London – 29th September – The Federation of Small Businesses (FSB) is urging small business owners and the self-employed to make the most of networking to increase mental wellbeing and mitigate the negative effects of isolation.
1 in 6 workers in the UK are dealing with a mental health problem such as anxiety, depression or stress. And as the number of self-employed people continues to rise, isolation is becoming a main concern, affecting 15.1 % of people in work.
More people than ever are becoming their own boss and running their businesses from home and it can be a hugely rewarding venture.
Due to factors like the ever-increasing business rates and advances in technology it seems like the savvy option, however, it is these people that are most at risk from isolation and loneliness.

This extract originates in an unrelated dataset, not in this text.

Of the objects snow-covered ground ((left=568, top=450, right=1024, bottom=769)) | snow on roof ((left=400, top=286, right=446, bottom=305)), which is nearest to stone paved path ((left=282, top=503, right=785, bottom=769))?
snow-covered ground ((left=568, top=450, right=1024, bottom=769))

Supported by the mental health charity, Mind, the FSB’s Wellbeing in Small Business campaign reveals that working alone and isolation id one of the top three challenges of self-employment (25%).
A report by Aldermore Bank in March also revealed that over a third (39%) of the people they surveyed said that they felt lonely since becoming their own boss.
FSB’s Commercial and Operations Director, Dave Stallon stated:
“Being a small business owner can often be very lonely – with no one to share the responsibility and no one to talk to about worries and concerns. This can escalate into mental health conditions such as depression and anxiety.”
“We’re urging small business owners and the self-employed to utilise small business networking groups as a vehicle for connectivity to enhance their wellbeing.”
Last year it was revealed that 127 hours of work absence was attributed to poor mental health.
And it’s common knowledge that businesses perform better when their staff are happy and motivated, making good mental wellbeing is an invaluable asset.
Better mental health support could save the UK up to £8bn a year and the FSB’s Wellbeing in Small Business campaign aims to help implement practical ideas and suggestions to help small businesses improve wellbeing and support employees.
Mark Chery, Chairman of the FSB, says:
“Wellbeing at work can support and increase productivity, improve staff performance and reduce absenteeism, this does create a business case, however, the benefits are felt at least as much by the wider economy, government, and society as a whole.”
“Much of what’s produced on this topic isn’t tailored to small businesses and the self-employed, in part because running a small business or being self-employed is a markedly different experience to being involved in a larger company … most small businesses will not have a HR department for instance”
“The lack of support needs to be remedied. [and] this short guide from FSB is intended to make a start in doing so.”